Mini CV – 20070131

People tell me that I was one of the pioneers of British Internet but a lot of this happened in the 1980’s and I have mentally blocked it all out. I can, however, claim to be the first person in the country to offer free public Internet access which was in the 1990’s when hairstyles were less embarrassing. I worked for many years in Internet security, spent a few years tracking down hackers and created one of the UK’s first dot-coms years before anyone had heard of the Internet which was a bad move since we could never find anyone willing to pay us for anything. After finishing off the last crate of Champagne there, I joined the team who built BT’s first Internet service before eventually ending up as BT’s main customer security person which meant I told government, banks, supermarkets and other such wonderful organisations what to do only to have them completely ignore me; still, despite sacking me three times during my time there, they paid me bucket loads of cash so for a while it was ok by me.

I formed a couple of companies of my own, was sued for all of the aforementioned bucket loads of cash by Harrods and British Airports because I owned harrods.com and baa.com and decided to retreat to the relative safety of teaching people at Middlesex University about security, risk, terrorism and the best ways to steal things from people like my previous clients and to stop people like me stealing things from them. As the result of an investigation into false-qualifications I have tonnes of degrees, phd’s and a couple of MBA’s. On paper, I am overqualified for nearly every job in the world. My CV would also be a lot more impressive if I was allowed to list the jobs I have been offered but turned down for various (usually ethical) reasons. I eventually retired from the rat-race to start to write more and I am currently at the “I have a title. What more do you want?” stage of 4 books. Technically this is something of a lie since I only have a title for 2 of them. I am at my best writing 55 word fiction stories which suit my pathetic attention span wonderfully.
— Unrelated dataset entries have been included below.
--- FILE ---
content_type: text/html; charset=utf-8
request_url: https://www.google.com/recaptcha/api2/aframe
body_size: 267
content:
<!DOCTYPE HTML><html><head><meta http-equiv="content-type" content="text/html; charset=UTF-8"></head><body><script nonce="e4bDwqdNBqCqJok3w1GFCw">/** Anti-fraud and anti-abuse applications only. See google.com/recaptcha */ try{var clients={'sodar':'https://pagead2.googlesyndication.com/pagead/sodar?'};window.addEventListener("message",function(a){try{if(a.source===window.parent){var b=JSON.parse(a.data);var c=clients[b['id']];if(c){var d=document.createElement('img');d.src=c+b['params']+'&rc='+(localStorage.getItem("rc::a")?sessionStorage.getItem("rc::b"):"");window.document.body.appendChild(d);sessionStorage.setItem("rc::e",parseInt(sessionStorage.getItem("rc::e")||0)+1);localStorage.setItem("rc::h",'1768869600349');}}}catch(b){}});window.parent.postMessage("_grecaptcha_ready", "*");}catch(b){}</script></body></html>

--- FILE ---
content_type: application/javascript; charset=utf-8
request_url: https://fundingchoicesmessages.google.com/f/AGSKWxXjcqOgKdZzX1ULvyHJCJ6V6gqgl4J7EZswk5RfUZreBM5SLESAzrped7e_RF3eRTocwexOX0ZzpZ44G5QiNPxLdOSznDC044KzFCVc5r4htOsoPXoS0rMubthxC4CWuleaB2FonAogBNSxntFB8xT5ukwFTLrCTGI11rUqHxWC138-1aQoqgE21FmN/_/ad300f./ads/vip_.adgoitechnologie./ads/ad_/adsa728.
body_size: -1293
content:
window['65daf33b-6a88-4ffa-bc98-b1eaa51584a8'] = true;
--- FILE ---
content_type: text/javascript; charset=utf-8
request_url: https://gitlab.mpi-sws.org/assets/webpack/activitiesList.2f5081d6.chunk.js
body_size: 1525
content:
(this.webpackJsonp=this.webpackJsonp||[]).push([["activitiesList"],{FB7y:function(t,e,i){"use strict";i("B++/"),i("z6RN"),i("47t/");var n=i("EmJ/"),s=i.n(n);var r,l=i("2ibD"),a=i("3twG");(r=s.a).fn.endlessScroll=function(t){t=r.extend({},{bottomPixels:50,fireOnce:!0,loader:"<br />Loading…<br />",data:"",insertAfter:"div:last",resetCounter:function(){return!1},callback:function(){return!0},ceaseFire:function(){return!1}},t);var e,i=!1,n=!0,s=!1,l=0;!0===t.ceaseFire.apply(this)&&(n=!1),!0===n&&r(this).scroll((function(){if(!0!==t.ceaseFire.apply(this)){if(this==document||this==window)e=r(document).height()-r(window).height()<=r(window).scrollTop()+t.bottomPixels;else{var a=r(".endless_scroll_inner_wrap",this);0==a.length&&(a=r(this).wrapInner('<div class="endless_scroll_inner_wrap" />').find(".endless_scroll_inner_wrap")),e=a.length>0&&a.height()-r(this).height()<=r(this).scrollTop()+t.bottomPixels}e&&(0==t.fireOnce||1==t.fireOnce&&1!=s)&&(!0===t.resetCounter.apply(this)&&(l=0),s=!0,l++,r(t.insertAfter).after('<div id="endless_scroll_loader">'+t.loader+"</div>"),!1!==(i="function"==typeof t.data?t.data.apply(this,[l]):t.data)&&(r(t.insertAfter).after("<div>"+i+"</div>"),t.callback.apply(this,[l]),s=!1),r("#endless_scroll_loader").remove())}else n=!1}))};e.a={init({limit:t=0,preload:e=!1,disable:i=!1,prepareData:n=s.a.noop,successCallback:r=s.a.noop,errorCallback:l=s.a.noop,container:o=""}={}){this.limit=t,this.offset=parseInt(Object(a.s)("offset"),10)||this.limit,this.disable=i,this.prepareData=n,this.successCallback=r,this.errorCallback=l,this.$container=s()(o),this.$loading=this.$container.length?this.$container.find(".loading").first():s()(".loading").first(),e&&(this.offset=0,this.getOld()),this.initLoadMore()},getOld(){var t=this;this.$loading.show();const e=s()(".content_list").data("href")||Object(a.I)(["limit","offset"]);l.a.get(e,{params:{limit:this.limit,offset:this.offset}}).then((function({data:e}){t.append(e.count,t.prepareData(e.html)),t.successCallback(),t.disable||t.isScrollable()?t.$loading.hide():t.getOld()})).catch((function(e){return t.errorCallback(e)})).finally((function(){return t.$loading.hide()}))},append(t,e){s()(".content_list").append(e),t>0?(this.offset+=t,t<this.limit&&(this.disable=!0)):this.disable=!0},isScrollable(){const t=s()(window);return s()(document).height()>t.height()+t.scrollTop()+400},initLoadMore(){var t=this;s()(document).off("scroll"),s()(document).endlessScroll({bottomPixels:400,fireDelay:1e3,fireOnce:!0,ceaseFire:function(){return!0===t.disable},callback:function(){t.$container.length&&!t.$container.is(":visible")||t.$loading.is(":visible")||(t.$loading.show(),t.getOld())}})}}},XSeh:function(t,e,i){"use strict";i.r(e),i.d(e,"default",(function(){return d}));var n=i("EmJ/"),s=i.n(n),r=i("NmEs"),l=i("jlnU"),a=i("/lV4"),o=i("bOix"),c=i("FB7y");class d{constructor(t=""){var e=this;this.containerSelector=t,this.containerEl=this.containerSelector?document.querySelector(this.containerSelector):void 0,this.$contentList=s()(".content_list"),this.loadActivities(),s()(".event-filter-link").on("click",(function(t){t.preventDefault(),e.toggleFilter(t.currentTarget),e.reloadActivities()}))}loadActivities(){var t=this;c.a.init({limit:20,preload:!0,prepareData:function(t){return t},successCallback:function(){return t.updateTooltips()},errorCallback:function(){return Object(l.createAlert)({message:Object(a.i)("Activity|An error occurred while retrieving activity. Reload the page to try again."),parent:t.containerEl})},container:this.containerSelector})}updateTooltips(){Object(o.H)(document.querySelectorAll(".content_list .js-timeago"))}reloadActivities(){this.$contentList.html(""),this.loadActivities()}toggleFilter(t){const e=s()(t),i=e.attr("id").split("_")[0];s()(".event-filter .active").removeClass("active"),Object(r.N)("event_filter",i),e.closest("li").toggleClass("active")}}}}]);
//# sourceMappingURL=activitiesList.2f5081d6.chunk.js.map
I once accidentally spent a year as a text message girl of the sort you see advertised in the back of Men’s Magazines of questionable morality; mostly because the job ended up more interesting than writing the expose article into the business which was the original plan. Somewhere along the line, I have been a hacker catcher, a motivational trainer, a pornography site manager, a shonky lawyer and an executive member of The Professional Bodyguard Association; I built lots of the now broken bits of the Channel Tunnel, was systems manager for most of Portugal and as a photographer I made enough money to keep me in Tesco Value Beans for life. I can lay claim to inventing both the end-game in online games and the downloadable ringtone (for which I should probably be shot). I own and look after Britain’s longest serving lifeboat, I want to breed camels in Canada and I run one of the biggest Freecycle groups in the country. None of these items are related nor particularly relevant. I find it somewhat odd that I have never been called for interview for any job that I have ever had to submit a CV for. If anyone had ever told me that honesty was the best policy I may present this as empirical evidence against that statement.